Se il lavoro fin qui eseguito non fosse stato sufficiente a ottenere una perfetta levigatura, il careghéta per rifinire al me­glio l’opera poteva servirsi di un frammento di vetro.

Era poi il momento di impagliare la sedia, lavoro che necessitava di grande perizia. La caréssa era stata preventivamente messa in ammollo perché lavorandola non si spezzasse.

Ecco dunque che la paglia veniva attorcigliata con le mani a formare un còrdolo, una sorta di cordoncino: questo veniva fatto passare tutto intorno, prima agli angoli e poi verso l’in­terno, con un intreccio molto stretto perché il sedile risultasse ben solido. Il còrdolo doveva essere unico, senza nodi e, a tale scopo, si aggiungevano via via nuovi fili di paglia per farlo proseguire conservando sempre lo stesso spessore. Stava all’abilità del seggiolaio fare attenzione che le aggiunte, qualora ci fosse stato un ingrossamento del còrdolo, finissero nella parte infe­riore dell’intreccio risultando così invisibili.

L’operazione dell’impagliatura terminava al centro del se­dile: a questo punto, poiché il còrdolo stentava a passare tra le due facce, diventava necessario servirsi di uno stecco di le­gno. Talora, per rendere il sedile più resistente, si inserivano nell’impagliatura delle sottili stecchette di legno.

Una volta fissato il capo del còrdolo e rasata la parte sottostante del sedile, ponendo attenzione a non lacerare l’intreccio, la costruzione della sedia si poteva dire ultimata.

Durante queste lavorazioni qualche bambino si avvicinava ad ammirare silenzioso gli abili movimenti del seggiolaio, attratto dal fruscio delle erbe che egli intrecciava e tirava con vigore.

Il careghéta indossava una camicia di flanella a righe azzurre o marroni, sbiadita dai molti lavaggi, con la fascetta del collo ed i polsini bianchi forniti di porosi bottoni d’osso con tre soli fori.

Mangiava qualche scodella di minestra o di latte, che tal­volta gli era benevolmente offerta, talaltra gli veniva decurta­ta dal compenso finale pattuito; completava il pasto qualche semplice razione di cibo — pane, polenta, formaggio, salame — e raramente un bicchiere di vino. Dormiva d’estate nei fienili e d’inverno nelle stalle, vale a dire nei luoghi che i contadini riservavano per ospitare le persone di passaggio, ambulanti o mendicanti che fossero, con una generosità che non pretende­va alcun tornaconto.

A determinare questa larga ospitalità, che una remota tradizione faceva ritenere quasi doverosa e sacra, c’era nel contadino, accanto a un senso di orgoglio del proprio privilegio di possidente, l’istintiva comprensione verso coloro che, per guadagnarsi il pane o per altri motivi, erano costret­ti a star lontani dal proprio tetto o addirittura non avevano un’abitazione dove condurre un’esistenza tranquilla.

Le soste più lunghe e redditizie avvenivano presso le oste­rie e soprattutto presso le chiese, che disponevano di lunghe file di sedie dai legni gialli, grossi e spesso non torniti, ma semplicemente sgrossati con la roncola. In quelle occasioni, purtroppo abbastanza rare, il lavoro era assicurato e teneva occupato l’artigiano per parecchio tempo: il compenso derivava dai proventi delle elemosine prò restauri, che il parroco si affrettava a raccogliere.

Talvolta il careghéta usava paglie colorate: rosse, verdi o gialle lucenti che facevano un gran bel vedere, ma servivano soltanto per sedie nuove o per quelle destinate alle botteghe dei barbieri. Giunto al termine del proprio lavoro e consegnato quanto aveva prodotto, riceveva l’onorario stabilito – un tanto a seggiola da costruire o impagliare – e si allontanava. Cento metri più avanti o girato il primo angolo della via, l’uo­mo lanciava ancora il suo inconfondibile richiamo. Allora egli, socchiudendo leggermente gli occhi e senza alzare la mano alla bocca a mo’ d’imbuto, gridava: “El ca… re… ghé… ta!”

- **ESERCIZIO SCRITTO 1**: Individua tutte le righe dei record sottostanti in cui compare la parola "concrete" e trascrivile.

- **MATERIALE**:
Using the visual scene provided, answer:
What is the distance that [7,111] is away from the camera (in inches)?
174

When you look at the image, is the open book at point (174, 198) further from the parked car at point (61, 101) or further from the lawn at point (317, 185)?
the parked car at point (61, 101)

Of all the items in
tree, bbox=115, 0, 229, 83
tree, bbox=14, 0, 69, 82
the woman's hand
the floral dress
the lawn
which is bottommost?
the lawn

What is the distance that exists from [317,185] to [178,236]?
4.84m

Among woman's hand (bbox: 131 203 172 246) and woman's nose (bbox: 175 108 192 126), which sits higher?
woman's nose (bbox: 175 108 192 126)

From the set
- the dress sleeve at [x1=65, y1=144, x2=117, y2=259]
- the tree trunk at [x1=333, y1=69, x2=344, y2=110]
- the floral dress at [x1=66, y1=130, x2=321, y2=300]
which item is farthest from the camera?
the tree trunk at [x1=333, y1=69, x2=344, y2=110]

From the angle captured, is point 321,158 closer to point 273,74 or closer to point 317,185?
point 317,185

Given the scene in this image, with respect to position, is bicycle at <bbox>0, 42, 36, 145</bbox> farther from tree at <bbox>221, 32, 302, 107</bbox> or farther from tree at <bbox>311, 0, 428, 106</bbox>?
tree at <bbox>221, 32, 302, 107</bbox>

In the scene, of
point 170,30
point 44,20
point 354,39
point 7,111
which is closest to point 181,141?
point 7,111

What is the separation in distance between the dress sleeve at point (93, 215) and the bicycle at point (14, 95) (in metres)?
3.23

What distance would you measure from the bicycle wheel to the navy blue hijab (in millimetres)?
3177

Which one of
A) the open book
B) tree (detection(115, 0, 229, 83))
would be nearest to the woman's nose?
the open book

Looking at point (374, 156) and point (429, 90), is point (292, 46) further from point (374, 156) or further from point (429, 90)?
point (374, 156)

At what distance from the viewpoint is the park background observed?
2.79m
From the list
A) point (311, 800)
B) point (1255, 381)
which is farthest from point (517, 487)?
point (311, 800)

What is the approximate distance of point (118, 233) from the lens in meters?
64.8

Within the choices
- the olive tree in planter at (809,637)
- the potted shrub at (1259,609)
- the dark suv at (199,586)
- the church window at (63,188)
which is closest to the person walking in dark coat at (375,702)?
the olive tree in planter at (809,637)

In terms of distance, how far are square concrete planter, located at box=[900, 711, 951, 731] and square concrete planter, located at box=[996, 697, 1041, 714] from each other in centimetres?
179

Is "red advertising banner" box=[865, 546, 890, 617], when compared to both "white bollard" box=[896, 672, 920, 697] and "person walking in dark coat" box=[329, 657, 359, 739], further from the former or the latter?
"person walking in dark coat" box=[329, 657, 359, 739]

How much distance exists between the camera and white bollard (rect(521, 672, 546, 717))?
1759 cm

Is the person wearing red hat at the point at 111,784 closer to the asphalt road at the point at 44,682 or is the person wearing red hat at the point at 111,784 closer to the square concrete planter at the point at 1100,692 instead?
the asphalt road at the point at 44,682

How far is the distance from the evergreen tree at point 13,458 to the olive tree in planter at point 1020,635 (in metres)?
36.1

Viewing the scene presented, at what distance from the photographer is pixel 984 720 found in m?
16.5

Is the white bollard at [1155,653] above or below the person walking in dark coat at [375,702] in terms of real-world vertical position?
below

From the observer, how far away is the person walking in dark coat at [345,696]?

- **ESERCIZIO SCRITTO 2**: Secondo il brano sul seggiolaio, dove dormiva il careghéta durante l'inverno?

- **RISPOSTA CORRETTA 1**:
In terms of distance, how far are square concrete planter, located at box=[900, 711, 951, 731] and square concrete planter, located at box=[996, 697, 1041, 714] from each other in centimetres?
Is the person wearing red hat at the point at 111,784 closer to the asphalt road at the point at 44,682 or is the person wearing red hat at the point at 111,784 closer to the square concrete planter at the point at 1100,692 instead?

- **RISPOSTA CORRETTA 2**: Nelle stalle.